I extracted data out of the Spotify API using this endpoint to get the 50 most recently played tracks. The result of calling this endpoint is a dictionary which I will then take and create multiple dataframes after cleaning it up a bit first. Spotify has great documentation and great examples on their website for their API. You can my code for this in this file.
I extracted the Spotify data using Python so transforming the data with Pandas was a natural progression. I also performed some basic checks on the data within the code. There was an extremely necessary step was to create a unique record id for each track that was played. I don't want to pull in the same track that was played at the same time in the database as that would be a duplicate but we would want to have duplicate tracks in our database because you can listen to a track more than once. I created a new value for each track that combined Spotify's ID for the track and the time that I played the track. I converted the date-time of the song played to the UNIX timestamp version so creating an ID with it was simpler. You can not play more than one song at a time on a single Spotify account so this was good logic to implement. To prepare the data for loading I implemented two different data structures (List of Dictionaries and Dictionaries of Lists), I go into more detail in the code. I then transform those data structures into a dataframe to do some cleaning around the date-time datatypes, created the unique identifier for each song, and prepare to load into the Postgresql Database. The code for this step is in this file.

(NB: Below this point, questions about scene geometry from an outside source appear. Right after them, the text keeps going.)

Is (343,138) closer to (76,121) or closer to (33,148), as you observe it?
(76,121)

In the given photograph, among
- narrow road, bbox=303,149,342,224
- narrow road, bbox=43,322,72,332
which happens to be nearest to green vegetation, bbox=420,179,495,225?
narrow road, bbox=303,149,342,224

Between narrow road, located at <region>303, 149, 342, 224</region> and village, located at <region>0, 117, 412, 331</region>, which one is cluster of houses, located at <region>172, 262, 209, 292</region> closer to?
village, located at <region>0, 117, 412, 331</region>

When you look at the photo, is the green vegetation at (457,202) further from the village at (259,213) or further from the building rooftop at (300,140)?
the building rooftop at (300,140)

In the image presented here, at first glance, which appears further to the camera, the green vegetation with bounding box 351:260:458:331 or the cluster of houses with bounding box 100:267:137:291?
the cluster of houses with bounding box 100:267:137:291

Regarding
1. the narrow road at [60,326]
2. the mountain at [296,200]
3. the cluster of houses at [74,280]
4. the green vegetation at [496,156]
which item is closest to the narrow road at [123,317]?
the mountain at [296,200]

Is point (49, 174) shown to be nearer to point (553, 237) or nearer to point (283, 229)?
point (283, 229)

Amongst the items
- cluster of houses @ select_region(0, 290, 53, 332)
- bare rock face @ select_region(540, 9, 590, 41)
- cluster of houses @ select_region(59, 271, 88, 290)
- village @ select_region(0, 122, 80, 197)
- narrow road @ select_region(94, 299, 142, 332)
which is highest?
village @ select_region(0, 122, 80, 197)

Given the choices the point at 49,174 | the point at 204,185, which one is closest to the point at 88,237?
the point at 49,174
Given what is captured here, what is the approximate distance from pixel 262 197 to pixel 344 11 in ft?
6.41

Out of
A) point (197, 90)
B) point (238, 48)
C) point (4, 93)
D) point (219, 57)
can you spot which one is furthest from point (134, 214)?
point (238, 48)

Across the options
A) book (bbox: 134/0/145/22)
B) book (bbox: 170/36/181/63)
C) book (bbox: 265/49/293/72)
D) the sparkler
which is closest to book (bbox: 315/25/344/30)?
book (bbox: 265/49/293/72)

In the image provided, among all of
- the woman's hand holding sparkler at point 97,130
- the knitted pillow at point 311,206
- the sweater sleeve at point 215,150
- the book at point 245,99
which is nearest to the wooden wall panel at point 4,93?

I created a database on my computer using Postgresql to store all of the Spotify data that I am ingesting with this ETL process. I created three tables and the sql code for the creation of these tables can be found with this file. To load the data into Postgresql I use the pandas method .to_sql to load the data into a temporary table and then insert into the final database from the temporary table after making sure the unique track did not exists already. The code for this can be found in this file. Here is a picture of the database schema
I utilized SQL to get the data from my Postgresql and create the metrics I needed for my weekly summary email. The metrics in this email are similar to Spotify Wrapped yearly roundup. A lot of the SQL skills needed to do this were creating Views, Joins, Case When, and Subqueries. The SQL utilized to generate these metrics can be found in this file. Additionally, I put these queries into functions to simlify the process of running them each week. I then utilized Python to take the resulting metrics from SQL and format them in a weekly email to myself, this code can be found in this file.
I utilized Apache Airflow to create two DAG's to schedule the data pipeline and the weekly email that goes out. I ended up creating two seperate DAG's to complete this and the DAG python code can be found in the these files ETL and Email.